Given data
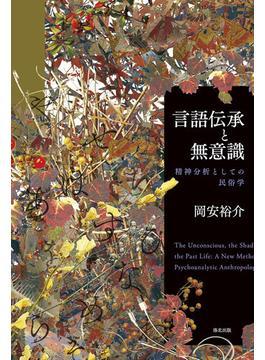 言語伝承と無意識 精神分析としての民俗学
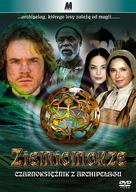 """Legend of Earthsea"" - Polish DVD movie cover (xs thumbnail)"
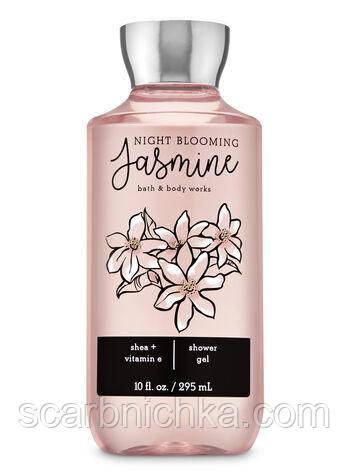 "Гель для душа Bath and Body Works ""Night blooming jasmine"""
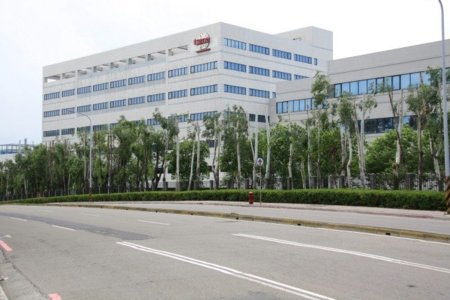 TSMC factory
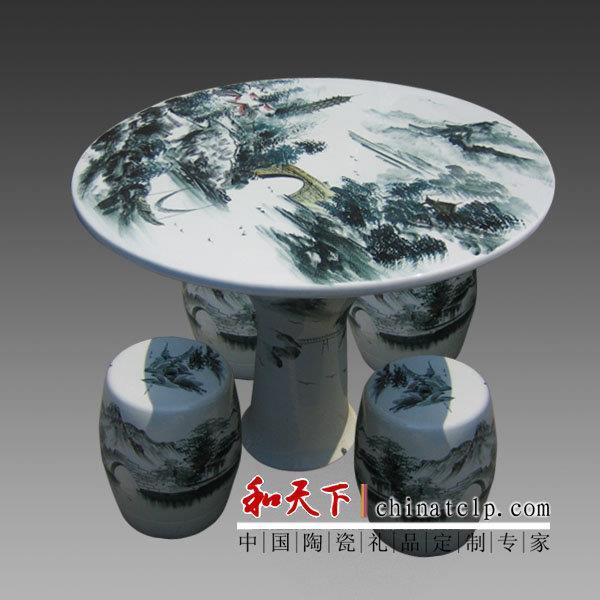 专用陶瓷桌凳?景德镇生产庭院青花棋牌桌凳?室内陶瓷桌子凳子青花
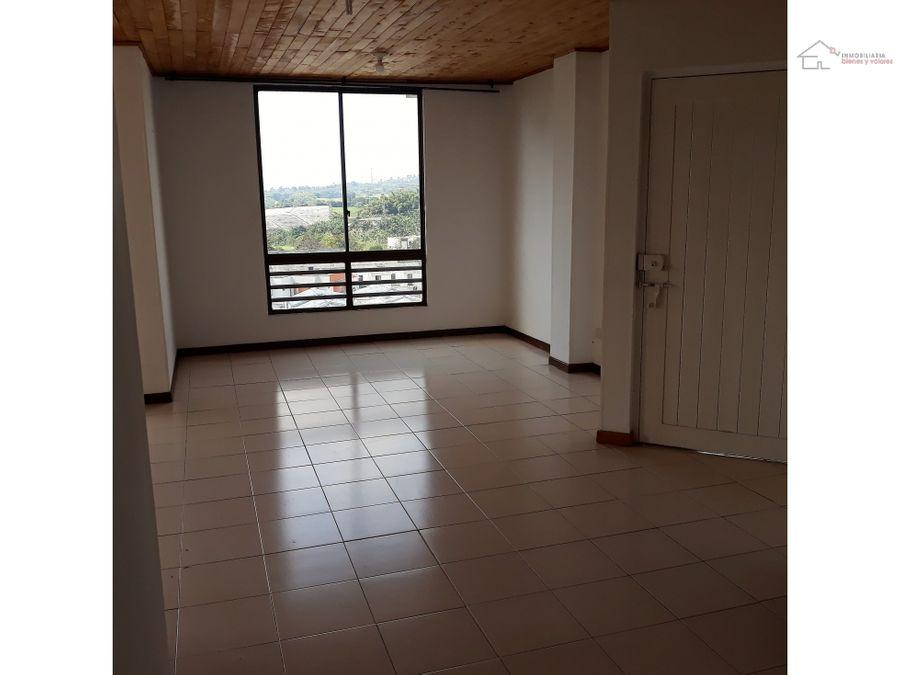 arrienda apartamento en armenia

Problem statement
Leave the pictures out, and copy exactly each line from the one containing "专用陶瓷桌凳?景德镇生产庭院青花棋牌桌凳?室内陶瓷桌子凳子青花" through the final line of the data.

Final answer
 专用陶瓷桌凳?景德镇生产庭院青花棋牌桌凳?室内陶瓷桌子凳子青花
 arrienda apartamento en armenia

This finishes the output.